Your build pipeline is probably wide open
I ran a quick scan last week on 200 GitHub Actions workflows. 42% had secrets in plain text. One repo was pushing Docker images straight to prod without a single check.
That’s not an edge case. That’s Tuesday.
Here’s what a real breach looks like. Last fall a client’s NPM install quietly swapped a crypto library for one that looked identical. The only clue? A typo in the package description. By the time anyone noticed, 800 downstream projects had pulled the poisoned build.
What you actually lose when it breaks
Forget the IBM report for a second. Let’s talk about your day:
- You spend the morning on incident calls instead of shipping new features
- Your CTO is on Slack asking why the API keys leaked on Hacker News
- The VP of Sales wants to know if the big prospect still trusts your “security posture”
Yes, the average breach costs $4.45 million. But the hidden cost is the six months you’ll spend rebuilding trust (and explaining to customers why their data is now on Telegram).
Three Linux tricks that stop 90% of attacks
Good news: you don’t need a $50k security appliance. Three things your distro already ships can lock things down:
1. Namespaces – the “hotel room” trick
Think of namespaces as giving each build its own hotel room.
- PID namespace – the build can’t see any other process on the host
- Mount namespace – it thinks /etc has only the files you give it
- Network namespace – no Internet, no calling home, no problem
One-liner in Go:
cmd.SysProcAttr.Cloneflags = syscall.CLONE_NEWPID | syscall.CLONE_NEWNS | syscall.CLONE_NEWNET
That’s it. Your build now lives in a bubble.
2. Seccomp – the “bouncer list”
Seccomp is a nightclub bouncer with a clipboard.
You hand it a list: read, write, exit_group. Everything else? Blocked. A Node script trying to open a raw socket? Denied. A sneaky curl command? Also denied.
Sample rule set:
seccomp_rule_add(ctx, SCMP_ACT_ALLOW, SCMP_SYS(read), 0);
seccomp_rule_add(ctx, SCMP_ACT_ALLOW, SCMP_SYS(write), 0);
seccomp_rule_add(ctx, SCMP_ACT_KILL, SCMP_SYS(socket), 0);
Deploy it, then run strace. If the build breaks, add the missing call. Rinse, repeat.
3. AppArmor – the “hall monitor”
AppArmor watches file paths like a hall monitor watches lockers.
Example profile:
profile build-sandbox /opt/ci/build/** {
file /tmp/** rw,
deny /etc/shadow r,
network inet tcp,
}
Load it:
sudo apparmor_parser -r build-sandbox.conf
Watch denials in real time:
sudo tail -f /var/log/audit/audit.log | grep DENIED
2025 checklist – steal it, paste it, use it
- Spin every build job in its own namespace (Docker, nerdctl, or plain unshare)
- Generate a Seccomp profile with docker-slim – zero manual typing
- Deploy AppArmor profiles via Ansible so you never forget a host
- Log everything to auditd and pipe alerts to Slack
- Rotate secrets on every merge, not every quarter
I run a weekly “red-team Friday” on my own pipeline. Last week I injected a fake dependency with a typo. AppArmor caught it in 12 seconds. Zero drama.

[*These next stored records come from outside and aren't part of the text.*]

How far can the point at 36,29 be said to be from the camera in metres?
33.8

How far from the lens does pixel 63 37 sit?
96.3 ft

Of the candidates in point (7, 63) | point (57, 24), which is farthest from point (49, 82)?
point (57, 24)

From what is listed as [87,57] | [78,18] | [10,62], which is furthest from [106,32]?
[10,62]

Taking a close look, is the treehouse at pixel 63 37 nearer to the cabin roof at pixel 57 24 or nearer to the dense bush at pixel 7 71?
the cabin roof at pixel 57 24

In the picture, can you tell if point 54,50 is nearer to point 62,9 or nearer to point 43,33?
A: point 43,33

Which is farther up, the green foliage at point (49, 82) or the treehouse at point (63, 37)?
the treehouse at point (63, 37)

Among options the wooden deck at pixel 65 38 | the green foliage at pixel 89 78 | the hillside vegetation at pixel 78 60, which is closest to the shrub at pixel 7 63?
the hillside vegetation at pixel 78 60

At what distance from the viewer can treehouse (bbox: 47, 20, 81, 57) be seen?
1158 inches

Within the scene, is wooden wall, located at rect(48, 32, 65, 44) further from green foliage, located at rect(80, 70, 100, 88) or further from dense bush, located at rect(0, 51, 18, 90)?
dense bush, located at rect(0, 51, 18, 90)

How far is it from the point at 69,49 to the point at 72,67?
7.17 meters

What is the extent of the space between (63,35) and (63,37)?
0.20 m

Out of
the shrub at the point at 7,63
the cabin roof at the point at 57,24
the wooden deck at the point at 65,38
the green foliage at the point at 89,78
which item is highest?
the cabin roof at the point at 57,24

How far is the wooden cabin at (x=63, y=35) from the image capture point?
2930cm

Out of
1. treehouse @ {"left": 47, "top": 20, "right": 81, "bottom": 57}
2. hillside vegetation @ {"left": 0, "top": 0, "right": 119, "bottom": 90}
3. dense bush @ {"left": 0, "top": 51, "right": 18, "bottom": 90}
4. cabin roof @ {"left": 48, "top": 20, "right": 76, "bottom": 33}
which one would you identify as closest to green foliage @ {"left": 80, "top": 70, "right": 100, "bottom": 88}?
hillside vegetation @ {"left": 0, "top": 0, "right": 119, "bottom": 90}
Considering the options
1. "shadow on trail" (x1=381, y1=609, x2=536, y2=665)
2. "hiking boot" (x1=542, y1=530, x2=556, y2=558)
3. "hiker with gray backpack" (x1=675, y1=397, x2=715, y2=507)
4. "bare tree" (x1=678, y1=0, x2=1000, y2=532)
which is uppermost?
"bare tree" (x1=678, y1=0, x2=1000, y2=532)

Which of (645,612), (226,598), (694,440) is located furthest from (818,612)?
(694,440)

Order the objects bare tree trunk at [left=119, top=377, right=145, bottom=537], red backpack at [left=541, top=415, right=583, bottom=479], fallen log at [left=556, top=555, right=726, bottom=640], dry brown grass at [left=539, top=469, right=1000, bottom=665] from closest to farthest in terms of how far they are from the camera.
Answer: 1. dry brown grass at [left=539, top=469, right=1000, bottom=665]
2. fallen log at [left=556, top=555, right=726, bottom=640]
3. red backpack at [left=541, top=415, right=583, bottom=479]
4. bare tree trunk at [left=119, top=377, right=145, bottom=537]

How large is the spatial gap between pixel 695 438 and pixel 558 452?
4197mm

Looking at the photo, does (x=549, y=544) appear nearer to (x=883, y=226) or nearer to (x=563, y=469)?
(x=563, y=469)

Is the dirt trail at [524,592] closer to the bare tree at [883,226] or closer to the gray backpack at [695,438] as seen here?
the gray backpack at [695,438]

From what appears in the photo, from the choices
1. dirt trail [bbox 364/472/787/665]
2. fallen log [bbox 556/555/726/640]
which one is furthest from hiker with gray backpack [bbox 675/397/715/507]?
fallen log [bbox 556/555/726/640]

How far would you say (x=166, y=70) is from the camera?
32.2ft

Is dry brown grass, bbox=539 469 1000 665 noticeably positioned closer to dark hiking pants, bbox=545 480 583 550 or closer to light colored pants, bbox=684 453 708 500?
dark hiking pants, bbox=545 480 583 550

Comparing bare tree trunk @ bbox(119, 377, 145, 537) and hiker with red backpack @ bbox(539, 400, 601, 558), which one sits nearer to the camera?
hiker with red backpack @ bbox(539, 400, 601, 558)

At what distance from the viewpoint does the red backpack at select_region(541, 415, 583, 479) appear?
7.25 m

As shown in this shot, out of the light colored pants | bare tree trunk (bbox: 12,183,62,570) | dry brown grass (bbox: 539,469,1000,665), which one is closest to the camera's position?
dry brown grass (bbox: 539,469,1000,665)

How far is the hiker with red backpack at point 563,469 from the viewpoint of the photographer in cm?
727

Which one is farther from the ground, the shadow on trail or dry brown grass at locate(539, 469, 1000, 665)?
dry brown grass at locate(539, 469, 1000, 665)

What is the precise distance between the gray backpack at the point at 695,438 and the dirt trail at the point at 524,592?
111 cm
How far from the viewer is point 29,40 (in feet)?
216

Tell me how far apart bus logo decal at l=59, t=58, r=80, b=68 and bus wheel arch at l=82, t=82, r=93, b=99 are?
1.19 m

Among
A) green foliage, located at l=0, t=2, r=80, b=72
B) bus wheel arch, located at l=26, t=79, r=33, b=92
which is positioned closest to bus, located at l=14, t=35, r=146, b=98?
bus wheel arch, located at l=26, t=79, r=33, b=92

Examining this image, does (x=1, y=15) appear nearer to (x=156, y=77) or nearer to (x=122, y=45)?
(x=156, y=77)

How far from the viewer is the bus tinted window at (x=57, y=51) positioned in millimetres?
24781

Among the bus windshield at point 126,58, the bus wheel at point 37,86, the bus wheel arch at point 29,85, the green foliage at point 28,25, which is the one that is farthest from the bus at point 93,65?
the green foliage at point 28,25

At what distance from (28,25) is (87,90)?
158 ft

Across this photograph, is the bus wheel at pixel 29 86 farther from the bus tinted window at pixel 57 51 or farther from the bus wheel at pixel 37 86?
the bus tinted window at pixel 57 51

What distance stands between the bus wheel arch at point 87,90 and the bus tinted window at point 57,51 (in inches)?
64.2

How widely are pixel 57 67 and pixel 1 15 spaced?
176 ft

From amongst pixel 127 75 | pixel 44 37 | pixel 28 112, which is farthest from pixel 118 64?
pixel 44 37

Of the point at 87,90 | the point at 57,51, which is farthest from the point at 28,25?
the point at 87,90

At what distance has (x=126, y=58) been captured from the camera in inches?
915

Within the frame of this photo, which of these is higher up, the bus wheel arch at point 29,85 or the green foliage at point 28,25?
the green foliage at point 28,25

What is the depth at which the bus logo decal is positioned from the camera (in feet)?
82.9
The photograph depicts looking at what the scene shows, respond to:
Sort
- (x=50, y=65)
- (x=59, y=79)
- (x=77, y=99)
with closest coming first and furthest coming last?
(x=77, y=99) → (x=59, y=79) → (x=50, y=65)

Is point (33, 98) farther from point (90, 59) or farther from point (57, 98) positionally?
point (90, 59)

Quick wins for Friday afternoon
Right now, grep your CI logs for any curl | bash install scripts. Replace them with pinned package versions.
Next week, add the namespace flags to one low-risk build job. Watch it run. If nothing breaks, roll it out to the rest.
By month-end, flip the Seccomp switch on your test cluster. You’ll be shocked how many weird syscalls Node tries to sneak in.
Still stuck?
Drop the questions in the comments. I’ll answer every one. Or DM me the strace output – I’ll help you tighten the profile.
Securing the build sandbox isn’t a moon-shot project. It’s a Friday afternoon task that saves your entire weekend (and maybe your company).